__WORK ORDER__: Since the pictures are not wanted, reproduce only the rest of the records, exactly as given.

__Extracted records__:
▶
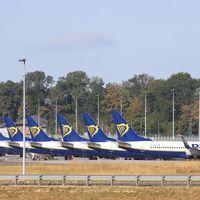 Lesz olyan budapesti Ryanair járat, ami csak október végén indulhat újra, ha egyáltalán újraindul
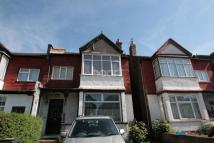 Flat for sale in Melfort Road...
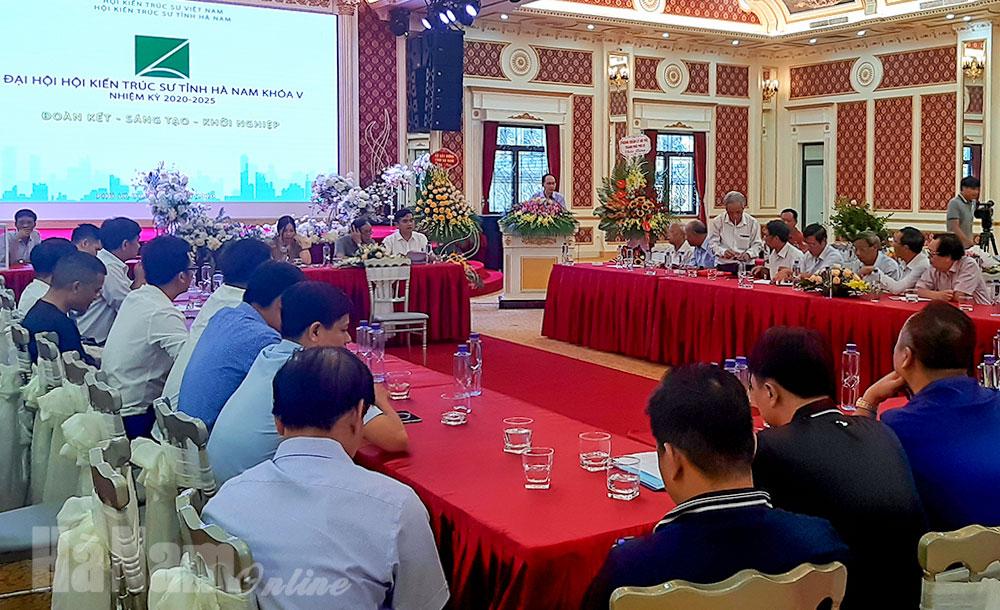 Toàn cảnh Đại hội khóa V (nhiệm kỳ 2020-2025) Hội KTS tỉnh Hà Nam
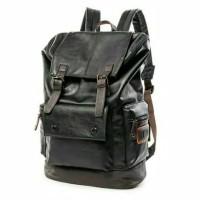 Tas Ransel Pria Wanita BUZOKU - Backpack Kulit Import - Tas Laptop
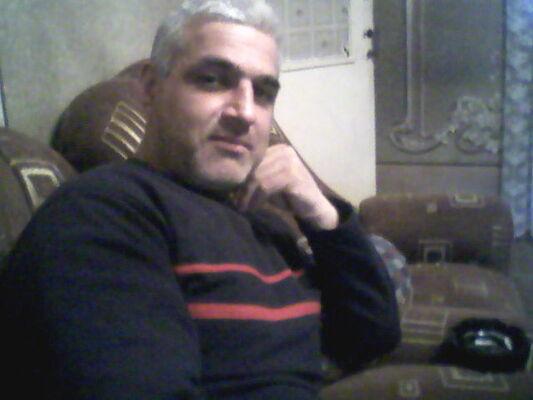 Фото мужчины samvel, Ереван, Армения, 50
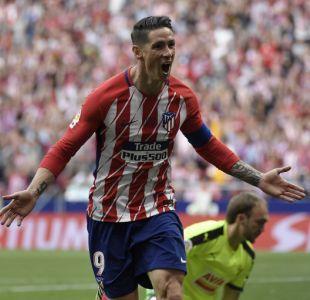 Fernando Torres anota dos goles en su último partido con el Atlético de Madrid
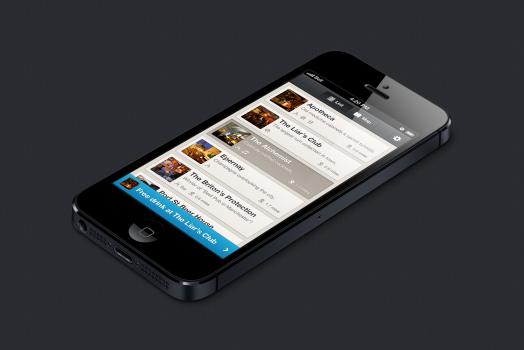 iPhone 5S deve ser lançado em Julho e terá uma nova opção de cor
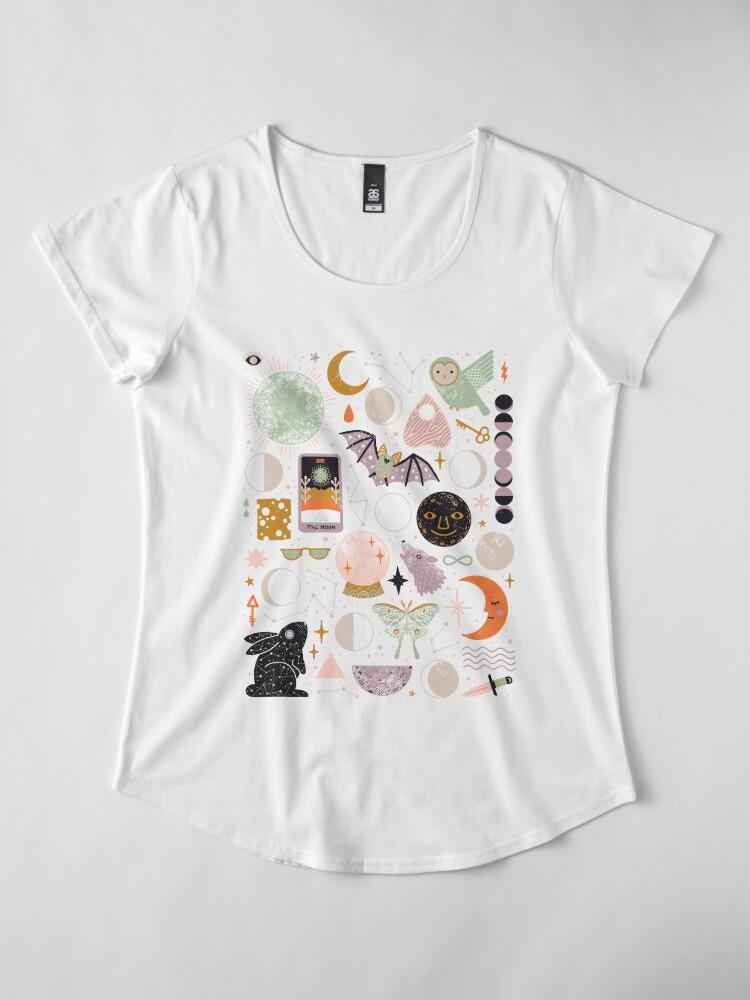 Alternate view of Lunar Pattern: Blue Moon Premium Scoop T-Shirt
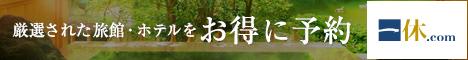https://ad.jp.ap.valuecommerce.com/servlet/gifbanner?sid=2618582&pid=879245957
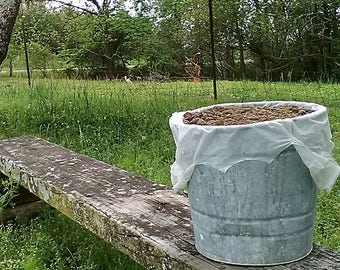 Compost Goat Manure (12 Quarts) All Purpose Organic Fertilizer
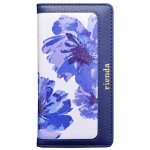 【iPhone6s/6 ケース】rienda ラージフラワー ネイビー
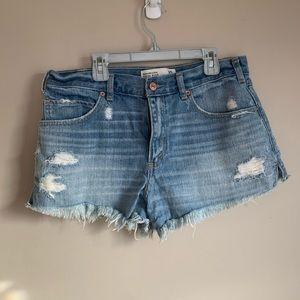 Abercrombie size 10 High rise shorts Light wash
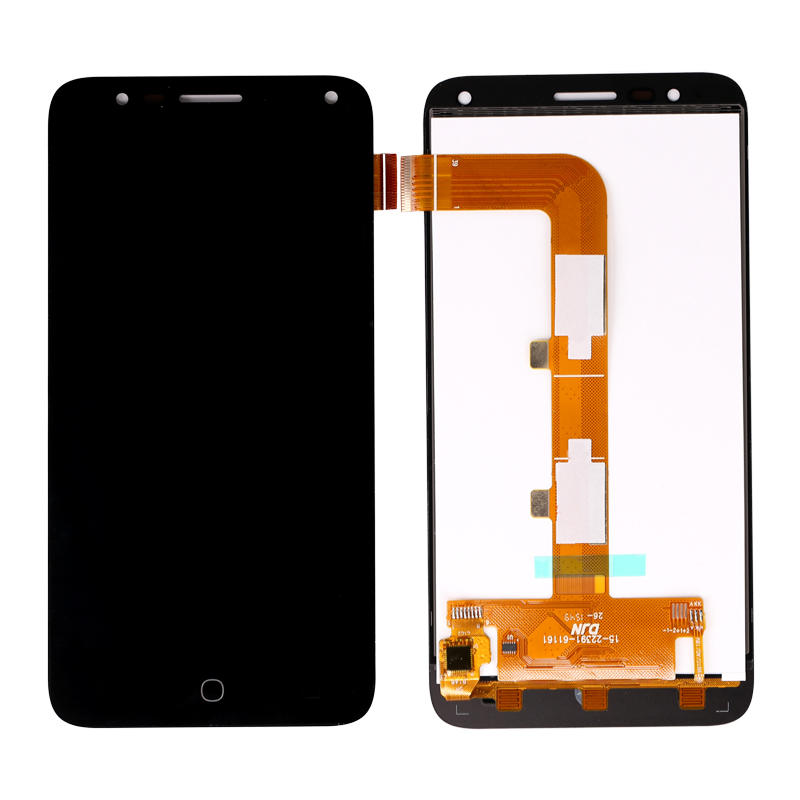 Display LCD Touch Screen Digitizer Replacement For Alcatel Pop 4 5051 5051D 5051X 5051J 5051M OT5051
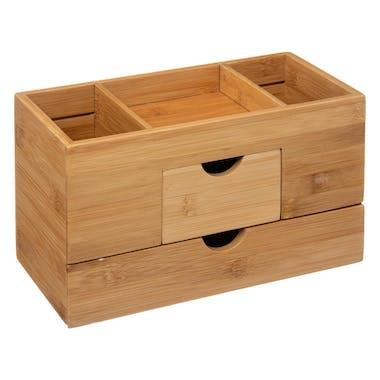 Organiseur bambou 2 tiroirs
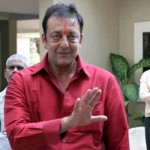 Out-on-parole-Sanjay-Dutt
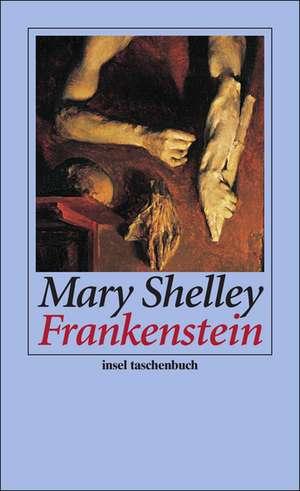 Frankenstein oder Der moderne Prometheus de Mary Shelley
◀
__FINAL ANSWER__:
 Lesz olyan budapesti Ryanair járat, ami csak október végén indulhat újra, ha egyáltalán újraindul
 Flat for sale in Melfort Road...
 Toàn cảnh Đại hội khóa V (nhiệm kỳ 2020-2025) Hội KTS tỉnh Hà Nam
 Tas Ransel Pria Wanita BUZOKU - Backpack Kulit Import - Tas Laptop
 Фото мужчины samvel, Ереван, Армения, 50
 Fernando Torres anota dos goles en su último partido con el Atlético de Madrid
 iPhone 5S deve ser lançado em Julho e terá uma nova opção de cor
 Alternate view of Lunar Pattern: Blue Moon Premium Scoop T-Shirt
https://ad.jp.ap.valuecommerce.com/servlet/gifbanner?sid=2618582&pid=879245957
 Compost Goat Manure (12 Quarts) All Purpose Organic Fertilizer
 【iPhone6s/6 ケース】rienda ラージフラワー ネイビー
 Abercrombie size 10 High rise shorts Light wash
 Display LCD Touch Screen Digitizer Replacement For Alcatel Pop 4 5051 5051D 5051X 5051J 5051M OT5051
 Organiseur bambou 2 tiroirs
 Out-on-parole-Sanjay-Dutt
 Frankenstein oder Der moderne Prometheus de Mary Shelley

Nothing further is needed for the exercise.